Formed in 2010, the ADC culls through billions of rows of trading data going back 15 years to identify individuals who have made repeated, well-timed trades ahead of corporate news. The new strategy is starting to show results, enabling the SEC to launch 9 insider trading cases, around 7% of cases the agency brought since 2014 against people who trade on confidential corporate information.
This makes a shift in how the agency initiates insider trading probes, which more often originate from FINRA or an informant's tip. That data was key to spotting trades by Pusey ahead of at least 10 deals from 2014 to 2015 involving Barclays, where his friend Steven McClatchey worked.

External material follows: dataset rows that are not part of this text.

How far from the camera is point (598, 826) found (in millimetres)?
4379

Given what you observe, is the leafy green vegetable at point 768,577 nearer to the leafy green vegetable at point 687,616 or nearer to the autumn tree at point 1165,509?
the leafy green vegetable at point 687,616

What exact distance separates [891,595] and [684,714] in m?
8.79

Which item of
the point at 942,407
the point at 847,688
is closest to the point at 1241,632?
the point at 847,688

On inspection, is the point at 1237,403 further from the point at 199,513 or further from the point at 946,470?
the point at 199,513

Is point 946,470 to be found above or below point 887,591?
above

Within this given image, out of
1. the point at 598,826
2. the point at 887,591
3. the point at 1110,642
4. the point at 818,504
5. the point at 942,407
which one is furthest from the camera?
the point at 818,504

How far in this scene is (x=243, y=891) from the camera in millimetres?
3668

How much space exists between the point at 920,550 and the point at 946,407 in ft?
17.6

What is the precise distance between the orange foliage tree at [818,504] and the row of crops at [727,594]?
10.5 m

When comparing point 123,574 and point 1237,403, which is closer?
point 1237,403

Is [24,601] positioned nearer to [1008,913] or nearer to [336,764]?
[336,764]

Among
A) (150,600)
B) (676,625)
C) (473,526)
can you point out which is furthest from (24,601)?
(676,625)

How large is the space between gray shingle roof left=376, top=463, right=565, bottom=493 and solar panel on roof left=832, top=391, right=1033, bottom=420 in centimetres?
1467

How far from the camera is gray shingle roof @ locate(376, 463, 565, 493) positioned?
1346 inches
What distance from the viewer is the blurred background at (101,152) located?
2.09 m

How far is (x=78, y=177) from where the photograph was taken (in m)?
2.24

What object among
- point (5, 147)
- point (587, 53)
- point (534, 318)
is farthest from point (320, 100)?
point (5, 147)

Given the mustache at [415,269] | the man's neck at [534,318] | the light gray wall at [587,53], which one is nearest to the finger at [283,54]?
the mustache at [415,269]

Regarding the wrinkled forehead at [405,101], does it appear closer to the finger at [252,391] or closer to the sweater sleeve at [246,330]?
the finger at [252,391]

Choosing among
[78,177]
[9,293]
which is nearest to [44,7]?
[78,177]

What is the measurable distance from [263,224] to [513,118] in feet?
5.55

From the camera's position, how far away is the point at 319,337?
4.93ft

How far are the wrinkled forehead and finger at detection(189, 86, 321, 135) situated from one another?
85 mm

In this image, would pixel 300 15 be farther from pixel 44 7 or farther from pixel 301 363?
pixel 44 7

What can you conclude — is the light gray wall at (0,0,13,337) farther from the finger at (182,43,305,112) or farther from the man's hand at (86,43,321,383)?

The SEC has also used data mining in a high-profile probe of traders who it says made more than $100 million using information obtained by Ukrainian hackers.
Others charged include former employees of law firm Wilson Sonsini Goodrich & Rosati and investment bank Goldman Sachs. In August, former Perella Weinberg Partners banker Sean Stewart was convicted in a case credited to the SEC unit. He denies wrongdoing and is expected to appeal.
SEC’S DATA BANK & ‘ARTEMIS’. For the SEC, the 6-year data-push has had the benefit of giving it some extra autonomy in pursuing insider trading probes beyond the inquiries and referrals that SRO’s like FINRA produce for the agency. "Why wait to do a referral when you could do it proactively?" said Daniel Hawke, a former chief of the SEC's Market Abuse Unit now at the law firm Arnold & Porter.
The SEC does not have a direct feed of the markets' trading data. Instead, it mines 10 billion rows of "blue sheet" data of trades executed by brokerages that the agency gathered in various investigations.
Analysts use a home-grown program called Artemis to analyze patterns and relationships among multiple traders.
The SEC also uses software from privately-held Palantir Technologies, which identifies links between individuals and entities by connecting pieces of information from multiple data sources. In 2015, the agency awarded a $90 million, 5-year contract to Palantir.